* Goal:
Please reproduce the PGA note from "Recall from controller" up to and including "distribution over \(|X|\)", changing "objective" to "goal".

* Extract provided:

• • • • •

Houjun Liu


PGA extends controller gradient ascent to cover CPOMDPs


Recall from controller gradient ascent we have an objective which we will modify for CPOMDPs. For initial controller-states \(\beta\) and utility \(\bold{u}_{\theta}\):

\begin{equation} \max_{\theta}\ \beta^{\top} (\bold{I} - \gamma \bold{T}_{\theta})^{-1} \bold{r}_{\theta} \end{equation}

subject to:

  • \(\Psi\) remains a probably distribution over \(|A|\)
  • \(\eta\) remains a probably distribution over \(|X|\)
  • and, new for CPOMDP, \(\beta^{\top} (\bold{I} - \gamma \bold{T}_{\theta})^{-1} C_{i} \leq \epsilon_{i}\ \forall i\), that is, each constraint \(C_{i} \in \bold{C}_{i}\) is satisfied to be lower than the budget \(\epsilon_{i}\).


\begin{equation} T_{\theta}((x,s), (x’,s’)) = \sum_{a} \Psi(a | x) T(s’|s,a) \sum_{o} O (o|a,s’) \eta (x’|x,a,o) \end{equation}


\begin{equation} R_{\theta}((x, s)) = \sum_{a} \Psi(a|x) R(s,a) \end{equation}

in which

  • \(X\): a set of nodes (hidden, internal states)
  • \(\Psi(a|x)\): probability of taking an action
  • \(\eta(x’|x,a,o)\) : transition probability between hidden states

Optimization Formulation

we formulate policy parameters \(\theta\) as a large stacked vector of the shape:

\begin{equation} \theta = \mqty(\Psi(a_0 | x_0) \\ \Psi(a_1 | x_0) \\ \dots \\ \Psi(a_n | x_N) \\ \eta(x_0 | x_0, a_0, o_0) \\ \eta(x_1 | x_0, a_0, o_0) \\ \dots \\ \eta(x_N | x_N, a_n, o_f)) \end{equation}

Let us define block diagonal matricies \(J_{\Psi}\) and \(J_{\eta}\), whereby:

\begin{equation} J_{\Psi} = \mqty(\bold{1}_{\Psi}^{\top} & \dots & \bold{0} \\ & \dots & \\ \bold{0} & \dots &\bold{1}_{\Psi}^{\top} ) \end{equation}

where \(J_{\Psi} \in \mathbb{R}^{|X| \times (|A| \times |X|)}\) and each block part \(\bold{1}_{\Psi} \in \mathbb{R}^{|A|}\) represents a one-vector of length of the action space. You can see how multiplying a vector \(\qty[\Psi(a_0|x_0) \\ \dots \\ \Psi(a_n|x_N)]\) against this matrix should yield a \(1\) vector if each \(\Psi(\cdot | x_{i})\) is a probability distribution.

• • • • •

Data on spatial positioning

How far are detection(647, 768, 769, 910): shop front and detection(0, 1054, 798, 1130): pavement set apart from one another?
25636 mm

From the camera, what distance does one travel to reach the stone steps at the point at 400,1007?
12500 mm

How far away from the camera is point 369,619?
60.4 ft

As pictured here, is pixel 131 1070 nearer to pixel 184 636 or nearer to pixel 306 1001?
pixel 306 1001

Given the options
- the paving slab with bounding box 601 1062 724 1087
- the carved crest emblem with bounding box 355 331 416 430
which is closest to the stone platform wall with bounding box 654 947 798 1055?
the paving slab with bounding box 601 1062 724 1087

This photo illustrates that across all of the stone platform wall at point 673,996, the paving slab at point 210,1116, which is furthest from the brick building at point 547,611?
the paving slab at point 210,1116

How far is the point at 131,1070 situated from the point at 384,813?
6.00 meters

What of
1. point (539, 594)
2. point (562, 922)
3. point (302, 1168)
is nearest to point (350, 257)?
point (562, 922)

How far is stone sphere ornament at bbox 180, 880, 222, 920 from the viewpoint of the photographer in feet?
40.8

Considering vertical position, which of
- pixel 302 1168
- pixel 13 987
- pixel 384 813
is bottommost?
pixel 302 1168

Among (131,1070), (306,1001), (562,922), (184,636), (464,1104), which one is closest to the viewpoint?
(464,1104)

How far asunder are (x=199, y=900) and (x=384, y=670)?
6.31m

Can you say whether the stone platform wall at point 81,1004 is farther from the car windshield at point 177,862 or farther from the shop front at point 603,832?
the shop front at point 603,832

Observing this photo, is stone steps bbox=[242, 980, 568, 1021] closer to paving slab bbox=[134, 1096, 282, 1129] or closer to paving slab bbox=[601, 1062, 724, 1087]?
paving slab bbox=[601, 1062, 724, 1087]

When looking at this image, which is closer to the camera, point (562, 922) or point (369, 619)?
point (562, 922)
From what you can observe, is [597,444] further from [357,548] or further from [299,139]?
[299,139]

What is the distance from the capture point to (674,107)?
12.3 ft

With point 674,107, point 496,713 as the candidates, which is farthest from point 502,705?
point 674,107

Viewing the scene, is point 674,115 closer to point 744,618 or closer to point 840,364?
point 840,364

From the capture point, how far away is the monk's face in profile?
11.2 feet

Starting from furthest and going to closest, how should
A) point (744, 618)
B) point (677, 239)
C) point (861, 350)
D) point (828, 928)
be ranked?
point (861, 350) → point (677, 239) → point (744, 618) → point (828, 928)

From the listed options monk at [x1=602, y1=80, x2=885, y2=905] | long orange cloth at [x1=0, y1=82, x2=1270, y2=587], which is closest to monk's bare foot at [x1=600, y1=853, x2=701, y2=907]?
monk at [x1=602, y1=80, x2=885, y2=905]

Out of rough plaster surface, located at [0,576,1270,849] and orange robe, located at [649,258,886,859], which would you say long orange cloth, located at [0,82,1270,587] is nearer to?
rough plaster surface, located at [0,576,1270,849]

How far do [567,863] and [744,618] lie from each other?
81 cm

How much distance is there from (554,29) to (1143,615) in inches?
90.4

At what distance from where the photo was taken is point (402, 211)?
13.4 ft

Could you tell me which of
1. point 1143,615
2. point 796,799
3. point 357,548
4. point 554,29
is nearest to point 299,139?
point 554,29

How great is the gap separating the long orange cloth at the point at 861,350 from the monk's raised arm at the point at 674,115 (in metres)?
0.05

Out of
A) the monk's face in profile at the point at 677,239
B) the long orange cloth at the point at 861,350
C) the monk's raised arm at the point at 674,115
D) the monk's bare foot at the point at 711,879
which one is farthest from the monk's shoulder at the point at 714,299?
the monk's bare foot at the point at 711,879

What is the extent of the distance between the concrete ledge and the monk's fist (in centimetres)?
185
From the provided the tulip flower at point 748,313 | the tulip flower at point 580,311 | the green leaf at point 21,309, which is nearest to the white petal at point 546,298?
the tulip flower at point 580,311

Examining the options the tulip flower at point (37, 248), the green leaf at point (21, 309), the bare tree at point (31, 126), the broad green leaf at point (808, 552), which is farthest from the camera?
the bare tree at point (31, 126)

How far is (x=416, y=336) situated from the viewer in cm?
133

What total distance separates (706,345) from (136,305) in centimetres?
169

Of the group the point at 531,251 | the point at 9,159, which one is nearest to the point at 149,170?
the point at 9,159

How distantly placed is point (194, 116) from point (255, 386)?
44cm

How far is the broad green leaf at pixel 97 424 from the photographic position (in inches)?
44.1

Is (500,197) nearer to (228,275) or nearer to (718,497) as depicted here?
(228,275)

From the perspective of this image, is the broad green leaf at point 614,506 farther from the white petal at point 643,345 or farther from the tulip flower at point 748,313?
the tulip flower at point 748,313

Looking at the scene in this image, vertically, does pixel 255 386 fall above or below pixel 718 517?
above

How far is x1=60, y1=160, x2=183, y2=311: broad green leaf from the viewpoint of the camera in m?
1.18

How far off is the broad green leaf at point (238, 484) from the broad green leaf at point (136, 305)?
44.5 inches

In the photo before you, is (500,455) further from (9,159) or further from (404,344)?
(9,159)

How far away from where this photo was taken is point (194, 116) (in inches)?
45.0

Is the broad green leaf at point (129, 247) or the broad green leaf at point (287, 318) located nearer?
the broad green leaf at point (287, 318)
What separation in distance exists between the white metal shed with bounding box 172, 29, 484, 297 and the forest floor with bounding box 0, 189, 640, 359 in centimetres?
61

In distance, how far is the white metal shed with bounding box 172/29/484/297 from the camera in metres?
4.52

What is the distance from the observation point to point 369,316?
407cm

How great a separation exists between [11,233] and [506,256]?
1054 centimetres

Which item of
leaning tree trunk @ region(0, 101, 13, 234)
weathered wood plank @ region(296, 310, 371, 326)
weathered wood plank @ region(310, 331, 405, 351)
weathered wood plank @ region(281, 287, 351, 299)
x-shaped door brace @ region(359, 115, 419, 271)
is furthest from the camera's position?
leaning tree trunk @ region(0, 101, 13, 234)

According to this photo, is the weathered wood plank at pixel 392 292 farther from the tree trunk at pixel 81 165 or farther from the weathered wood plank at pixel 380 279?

• • • • •

* Written reply:
Recall from controller gradient ascent we have an goal which we will modify for CPOMDPs. For initial controller-states \(\beta\) and utility \(\bold{u}_{\theta}\):

\begin{equation} \max_{\theta}\ \beta^{\top} (\bold{I} - \gamma \bold{T}_{\theta})^{-1} \bold{r}_{\theta} \end{equation}

subject to:

  • \(\Psi\) remains a probably distribution over \(|A|\)
  • \(\eta\) remains a probably distribution over \(|X|\)